Photo of Eisenhower, Bradley and Patton Inspecting Stolen Artwork
Lt. General Omar N. Bradley, Lt. General George S. Patton, Jr. and
General Dwight D. Eisenhower inspect the Stolen Paintings Stored in the Merkers Mine
on April 12, 1945. Also pictured in the center is Major Irving Leonard Moskowitz.
(National Archives and Records Administration)


   We've just seen the movie, The Monuments Men, an interesting look at the work of a group of men and women serving in the Monuments, Fine Arts and Archives section established in 1943 of the Allied armies. They came from thirteen nations, most volunteering and most with expertise in the arts as curators, museum directors, artists, archivists and architects. Regardless of some inaccuracies in the film, it serves as a reminder of the importance of safeguarding civilization's cultural and artistic treasures and of the heroes who have sacrificed their lives to do so.
 
   The movie is based on book by Robert M. Edsel, The Monuments Men: Allied Heroes, Nazi Thieves and the Greatest Treasure Hunt in History. The Hollywood version can never live up to the amazing real-life story.

   The scale of the looting was enormous, with an estimated 36,000 paintings stolen in France alone. The paintings that were stockpiled by the Nazis and later recovered included some of the most important masterpieces of history -  works by Da Vinci, van Eyck, Manet, Rembrandt, Vermeer, Klimt, Michelangelo and the list goes on and on. Many of the recovered paintings still show the marking of the Nazis who catalogued them meticulously. In addition many have the numbers used by the Monument Men to identify them. These identifiers increase their value when they go to auction today.

     In the Conservatory by Edouard Manet   Recovering In the Conservatory by Manet
             In the Conservatory, 1878-79 (PD US)                 Photograph of the Recovery of the Painting
                                Edouard Manet                                                        (National Archives)

Tasks and exercises
**1.** For each statement below, say whether it agrees with the Monuments Men text, answering yes or no and quoting the words that decide it. (a) The Monuments, Fine Arts and Archives section was established in 1943. (b) Its members came from twelve nations. (c) An estimated 36,000 paintings were stolen in France alone.
**2.** Please print the passage of the Monuments Men text starting with "Photo of Eisenhower, Bradley" and going on through "and Records Administration)".
**3.** According to the Monuments Men text, what book is the movie based on?

Dataset extract
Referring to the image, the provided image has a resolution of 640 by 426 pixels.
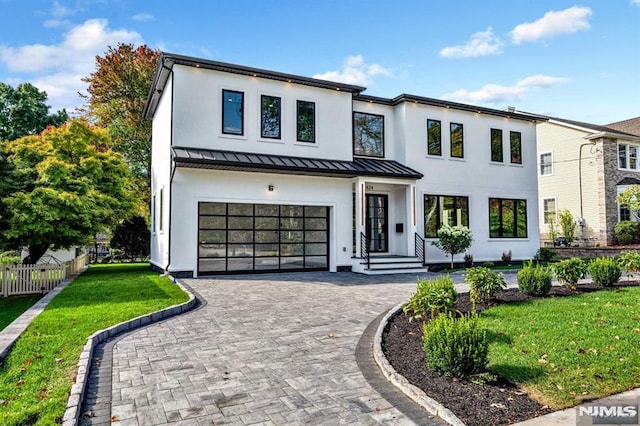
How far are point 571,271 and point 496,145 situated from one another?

The replies
**1.**
(a) Yes: "the Monuments, Fine Arts and Archives section established in 1943 of the Allied armies"
(b) No: "They came from thirteen nations"
(c) Yes: "with an estimated 36,000 paintings stolen in France alone"

**2.**
Photo of Eisenhower, Bradley and Patton Inspecting Stolen Artwork
Lt. General Omar N. Bradley, Lt. General George S. Patton, Jr. and
General Dwight D. Eisenhower inspect the Stolen Paintings Stored in the Merkers Mine
on April 12, 1945. Also pictured in the center is Major Irving Leonard Moskowitz.
(National Archives and Records Administration)

**3.** Robert M. Edsel's The Monuments Men: Allied Heroes, Nazi Thieves and the Greatest Treasure Hunt in History.